‘ParaNorman’ Review: Sweet and Freaky Fun for Kids (Who Aren’t Too Easily Spooked)

This weird and wonderful 3-D cartoon hides a moral about fear itself in a delightfully diabolical tale of witches, ghosts and the walking dead

There’s a fine line between scaring children and traumatizing them, and it’s up to each parent to know how their own kids will react. I know of nine-year-olds who love “The Texas Chainsaw Massacre,” but I also recall my sister-in-law relating the tale of removing her screaming, horrified toddler from the big-screen “Thomas the Tank Engine” movie.

So while the chills and thrills of  “ParaNorman” might be enough to send some youngsters racing for the lobby, tykes of the proper age and the right scare-minded sensibility will have a great time. So will adults with a taste for freaky fun, whether they’re accompanying a kid or going on their own. Beautifully rendered in 3-D stop-motion animation, the film combines ghoulishness and hilarity in a way that suggests “Evil Dead 2” for the Nickelodeon set.

Young Norman (voiced by Kodi Smit-McPhee of “The Road” and “Let Me In”) lives in the town of Blithe Hollow, whose main claim to fame is the trial and execution of a witch three centuries earlier. As reenacted by Norman’s school class, the hideous hag cursed the judge and jurors to rise from their graves as punishment for killing her, although that’s become the sort of local legend that gets bandied about as an excuse for witch-themed casinos and burger joints.

Even in this supernaturally-minded town, Norman is an outsider because no one believes his claim that he can speak with the dead, even though that ability provides him with plenty of conversational partners, from Civil War vets to his grandmother (Elaine Stritch) to the run-over dog of Neil (Tucker Albrizzi), the chubby kid who, as a fellow victim of school bully Alvin (Christopher Mintz-Plasse), becomes Norman’s only friend.

Norman starts to have visions of the cursed Puritans returning as the walking dead, and his somewhat deranged uncle Mr. Prenderghast (John Goodman) leaves him a book that’s supposed to keep the Blithe Hollow witch at rest. So whether he wants to or not, it’s up to Norman — with the help of Neil, Alvin, Norman’s exasperated teen sister Courtney (Anna Kendrick) and Neil’s muscle-headed brother Mitch (Casey Affleck, with impeccable comic timing) — to save the town. And along the way, they may all discover that legends have a way of hiding historical truth.

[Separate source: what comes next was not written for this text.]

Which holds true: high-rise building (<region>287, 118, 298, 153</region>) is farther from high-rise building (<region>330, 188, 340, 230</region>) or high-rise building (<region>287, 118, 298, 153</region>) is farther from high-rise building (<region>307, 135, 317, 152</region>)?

“ParaNorman” generates both laughs and yelps, with its green-faced pilgrims staggering around Blithe Hollow and the local rubes forming unwieldy and violent mobs to deal with the situation. (There’s a bit involving a scared townie, a shuffling zombie and a vending machine that’s absolutely priceless.) The movie knows how to push kids’ gross-out buttons, particularly in one scene of corpse slapstick in which Norman must wrest a volume from the hands of the rigor mortis–inflicted Mr. Prenderghast.

But this is horror done right, with suspense and surprise rather than gore and viscera. And speaking of surprises, “ParaNorman” effectively works in a moral about how fear causes us to lash out at others, putting the witch’s tormentors in the same boat with Alvin and the trigger-happy townsfolk. It doesn’t bludgeon you with its anti-bullying sentiment, but the point is made all the same.

Directors Sam Fell (the greatly underrated “Flushed Away”) and Chris Butler create a look that’s part eerie and autumnal and part children’s book, and the character detail on the stop-motion models is nothing short of exquisite. (Stay through the credits for a peek at the work involved in creating just one of the characters.)

As someone who grew up on endless matinee screenings of “Abbott and Costello Meet Frankenstein” and “The Ghost and Mr. Chicken,” I’m a big fan of family-friendly horror that knows how to go just far enough on the spooky scale. The joyous, goosebump-inducing “ParaNorman” will give your spine the best kind of tingle.